For a child with leukemia or lymphoma, a donation of umbilical cord blood can be a lifesaver. But cords contain only a small amount of blood and may have so few hematopoietic stem cells–the cells that continuously produce red and white cells and platelets in our bloodstreams–that multiple donations are often needed for older children and adults. Now, University of Minnesota researchers have identified a group of genes that guide the functioning of hematopoietic stem cells, a finding that may help researchers grow enough of the cells in the laboratory to give doctors more options in treating patients.
“The goal is to develop the ability to grow stem cell populations from cord blood,” says Stephen Ekker, associate professor of genetics, cell biology and development. “Even to double or triple the number of stem cells available would expand doctors’ ability to treat children with one donor instead of two. Or to treat adults, if we can expand the populations enough.” Ekker and Catherine Verfaillie, director of the university’s Stem Cell Institute, led the study, which will be published in the July issue of Public Library of Science–Biology.

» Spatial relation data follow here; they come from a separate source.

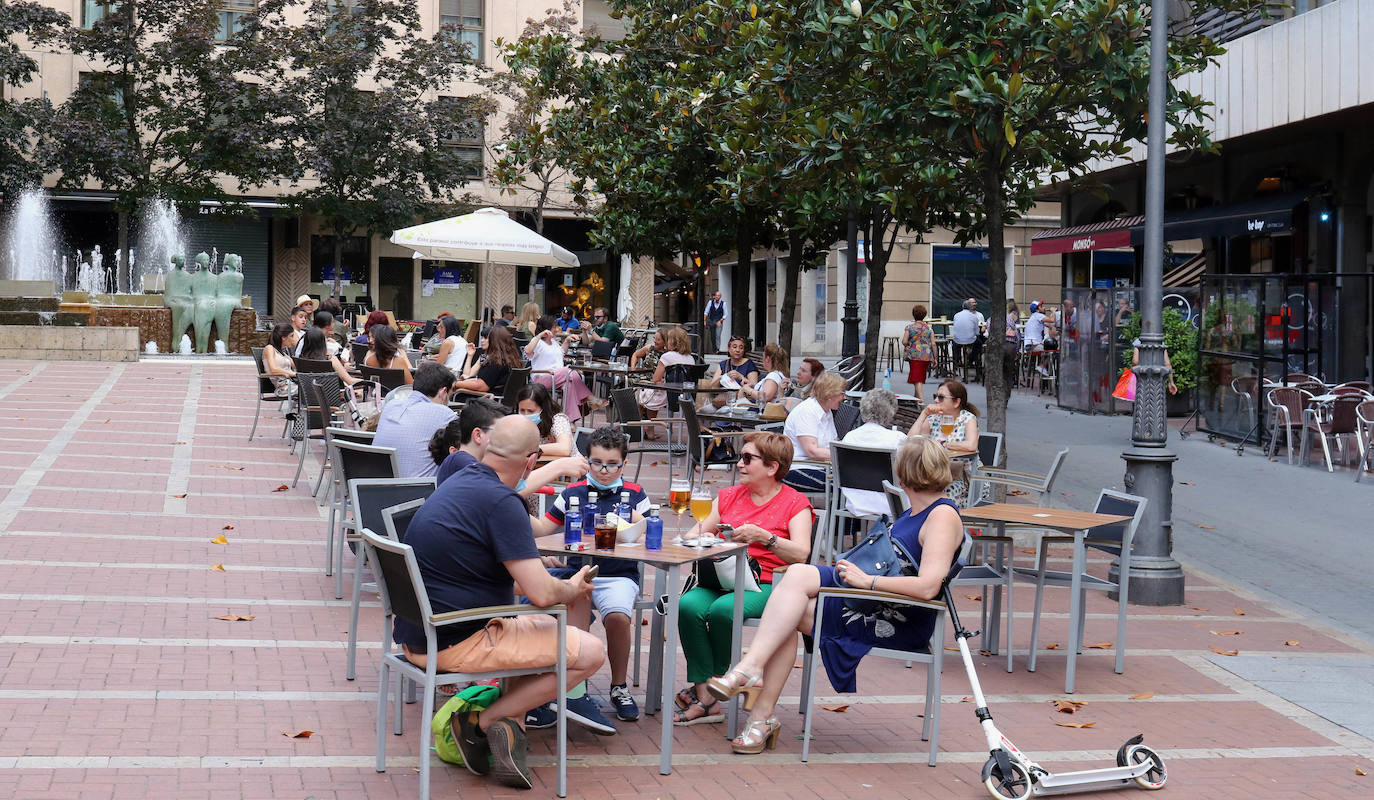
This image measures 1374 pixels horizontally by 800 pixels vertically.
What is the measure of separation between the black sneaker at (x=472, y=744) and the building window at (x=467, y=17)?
4205cm

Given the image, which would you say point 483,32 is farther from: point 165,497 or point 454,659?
point 454,659

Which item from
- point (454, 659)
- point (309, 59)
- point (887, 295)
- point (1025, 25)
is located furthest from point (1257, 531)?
point (309, 59)

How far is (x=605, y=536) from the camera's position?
5637mm

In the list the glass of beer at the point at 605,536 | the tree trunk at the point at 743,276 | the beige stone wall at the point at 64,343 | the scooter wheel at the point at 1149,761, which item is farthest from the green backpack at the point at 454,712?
the beige stone wall at the point at 64,343

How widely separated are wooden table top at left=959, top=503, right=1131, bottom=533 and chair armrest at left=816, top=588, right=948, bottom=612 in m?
1.33

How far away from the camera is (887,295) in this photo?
39750 mm

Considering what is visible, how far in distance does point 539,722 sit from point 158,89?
124ft

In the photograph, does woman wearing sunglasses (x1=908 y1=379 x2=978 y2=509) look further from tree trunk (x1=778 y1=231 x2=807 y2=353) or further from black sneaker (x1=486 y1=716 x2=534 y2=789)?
tree trunk (x1=778 y1=231 x2=807 y2=353)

“Even to double or triple the number of stem cells available would expand doctors’ ability to treat children with one donor instead of two. Or to treat adults, if we can expand the populations enough,” says Stephen Ekker, associate professor of genetics, cell biology and development.
Working with zebrafish–a common laboratory model organism–the researchers inactivated over 60 genes, one by one, in fish embryos. Observing the effects of each gene “knockout,” they identified 14 genes that play a role in the development of blood cells from hematopoietic stem cells and determined which step along the road to blood cell production each gene is necessary for.
An example is a gene dubbed “Sprouty.” When it was inactivated, embryos showed a lack of blood cell development. But when the researchers added either the human or the fish version of the gene to embryos lacking Sprouty, blood cell development was restored. If they added back multiple copies of the gene, even more blood cells were made, indicating Sprouty is likely important at an early step in blood development.
The next step, says Ekker, is to repeat this experiment with each gene. If incorporating extra copies of a gene into fish embryos boosts blood cell production, the gene will become a candidate for addition to human hematopoietic stem cells. Using this procedure, the researchers hope eventually to enhance blood cell production in the laboratory, not only by coaxing each hematopoietic stem cell to produce lots of mature blood cells but by encouraging the stem cells to replenish their own stocks.
The research fits in perfectly with the mission of the University’s new McGuire Translational Research Facility, which opened officially in June. Work in the facility, which will house the Stem Cell Institute, the College of Pharmacy’s Orphan Drug Center, and the new Center for Infectious Diseases and Microbiology Translational Research, aims to “translate” discoveries about basic biology into treatments for such diseases and conditions as tuberculosis, HIV, malaria, heart disease, Parkinson’s disease, and spinal cord injury. The ability to turn research into recovery will further establish the University of Minnesota as a powerhouse of research on stem cells and other topics.